--- Given information Enclosed Below ---

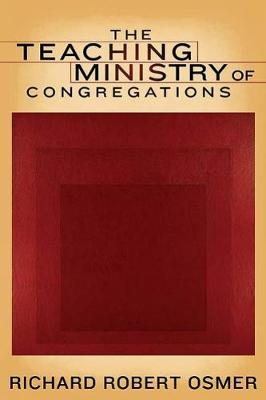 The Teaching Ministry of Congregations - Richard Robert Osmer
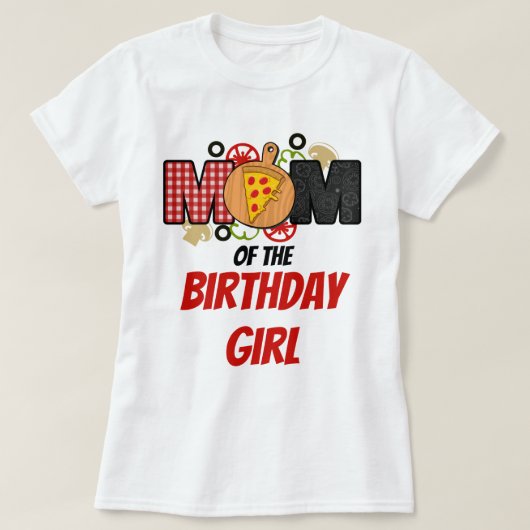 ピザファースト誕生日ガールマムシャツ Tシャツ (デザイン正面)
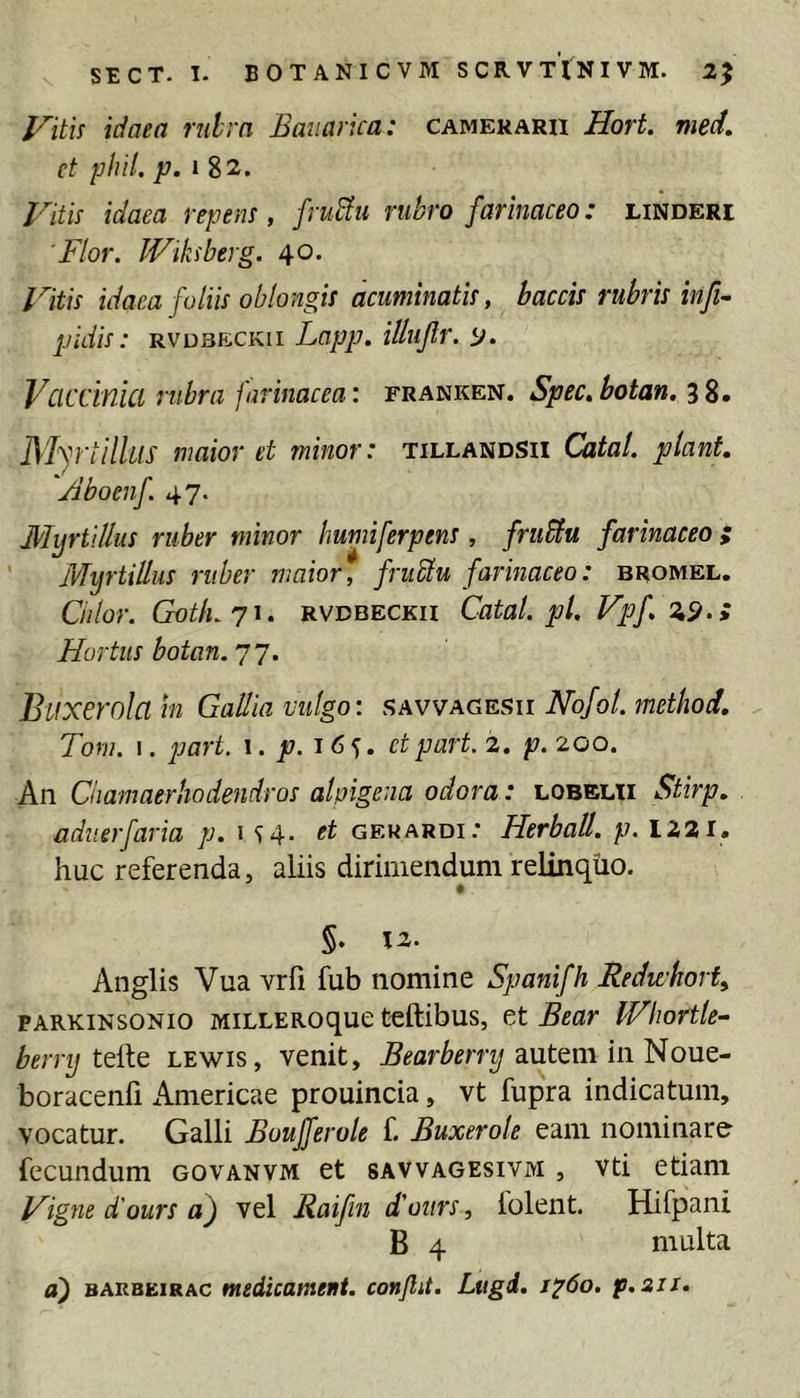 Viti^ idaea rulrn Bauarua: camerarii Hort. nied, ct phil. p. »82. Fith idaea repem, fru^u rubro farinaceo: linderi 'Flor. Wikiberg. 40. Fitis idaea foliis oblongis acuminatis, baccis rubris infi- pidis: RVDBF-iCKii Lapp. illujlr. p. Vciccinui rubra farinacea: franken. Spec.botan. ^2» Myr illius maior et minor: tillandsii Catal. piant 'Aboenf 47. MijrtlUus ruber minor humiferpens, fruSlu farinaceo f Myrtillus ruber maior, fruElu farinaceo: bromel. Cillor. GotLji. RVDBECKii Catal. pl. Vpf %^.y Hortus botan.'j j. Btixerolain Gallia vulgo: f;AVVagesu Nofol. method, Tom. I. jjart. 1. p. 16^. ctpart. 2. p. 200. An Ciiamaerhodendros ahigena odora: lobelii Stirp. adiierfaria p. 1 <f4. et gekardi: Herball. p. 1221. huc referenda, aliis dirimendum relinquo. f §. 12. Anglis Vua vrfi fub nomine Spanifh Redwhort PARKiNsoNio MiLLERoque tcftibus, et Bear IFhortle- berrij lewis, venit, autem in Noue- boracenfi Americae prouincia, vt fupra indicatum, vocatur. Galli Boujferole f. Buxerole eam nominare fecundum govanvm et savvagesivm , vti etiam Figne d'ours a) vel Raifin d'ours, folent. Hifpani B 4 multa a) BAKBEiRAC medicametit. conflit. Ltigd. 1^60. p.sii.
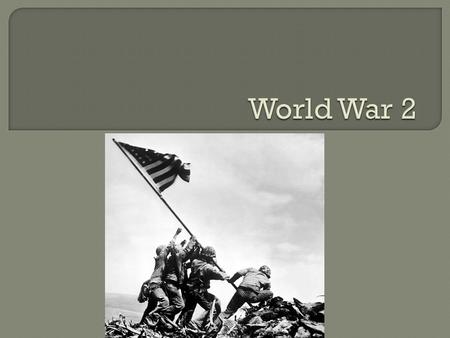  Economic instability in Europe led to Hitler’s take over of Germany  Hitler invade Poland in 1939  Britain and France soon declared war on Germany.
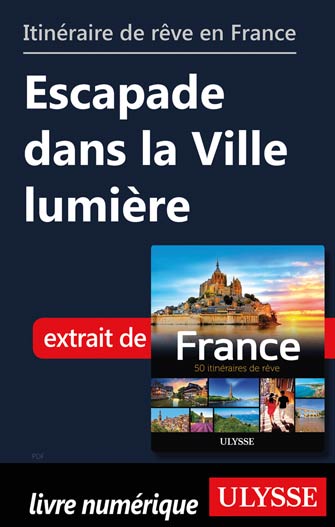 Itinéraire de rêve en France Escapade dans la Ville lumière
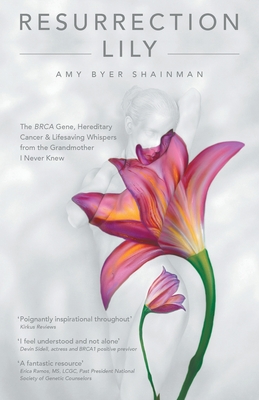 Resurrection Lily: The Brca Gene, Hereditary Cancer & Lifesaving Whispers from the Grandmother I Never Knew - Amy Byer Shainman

--- End of Enclosed Given information ---

### Assignment
Rewrite every row above with "Germany" changed to "Deutschland" and nothing else altered. Give only the text of each row, without the pictures.

### Answer section
 The Teaching Ministry of Congregations - Richard Robert Osmer
 ピザファースト誕生日ガールマムシャツ Tシャツ (デザイン正面)
 Viti^ idaea rulrn Bauarua: camerarii Hort. nied, ct phil. p. »82. Fith idaea repem, fru^u rubro farinaceo: linderi 'Flor. Wikiberg. 40. Fitis idaea foliis oblongis acuminatis, baccis rubris infi- pidis: RVDBF-iCKii Lapp. illujlr. p. Vciccinui rubra farinacea: franken. Spec.botan. ^2» Myr illius maior et minor: tillandsii Catal. piant 'Aboenf 47. MijrtlUus ruber minor humiferpens, fruSlu farinaceo f Myrtillus ruber maior, fruElu farinaceo: bromel. Cillor. GotLji. RVDBECKii Catal. pl. Vpf %^.y Hortus botan.'j j. Btixerolain Gallia vulgo: f;AVVagesu Nofol. method, Tom. I. jjart. 1. p. 16^. ctpart. 2. p. 200. An Ciiamaerhodendros ahigena odora: lobelii Stirp. adiierfaria p. 1 <f4. et gekardi: Herball. p. 1221. huc referenda, aliis dirimendum relinquo. f §. 12. Anglis Vua vrfi fub nomine Spanifh Redwhort PARKiNsoNio MiLLERoque tcftibus, et Bear IFhortle- berrij lewis, venit, autem in Noue- boracenfi Americae prouincia, vt fupra indicatum, vocatur. Galli Boujferole f. Buxerole eam nominare fecundum govanvm et savvagesivm , vti etiam Figne d'ours a) vel Raifin d'ours, folent. Hifpani B 4 multa a) BAKBEiRAC medicametit. conflit. Ltigd. 1^60. p.sii.
  Economic instability in Europe led to Hitler’s take over of Deutschland  Hitler invade Poland in 1939  Britain and France soon declared war on Deutschland.
 Itinéraire de rêve en France Escapade dans la Ville lumière
 Resurrection Lily: The Brca Gene, Hereditary Cancer & Lifesaving Whispers from the Grandmother I Never Knew - Amy Byer Shainman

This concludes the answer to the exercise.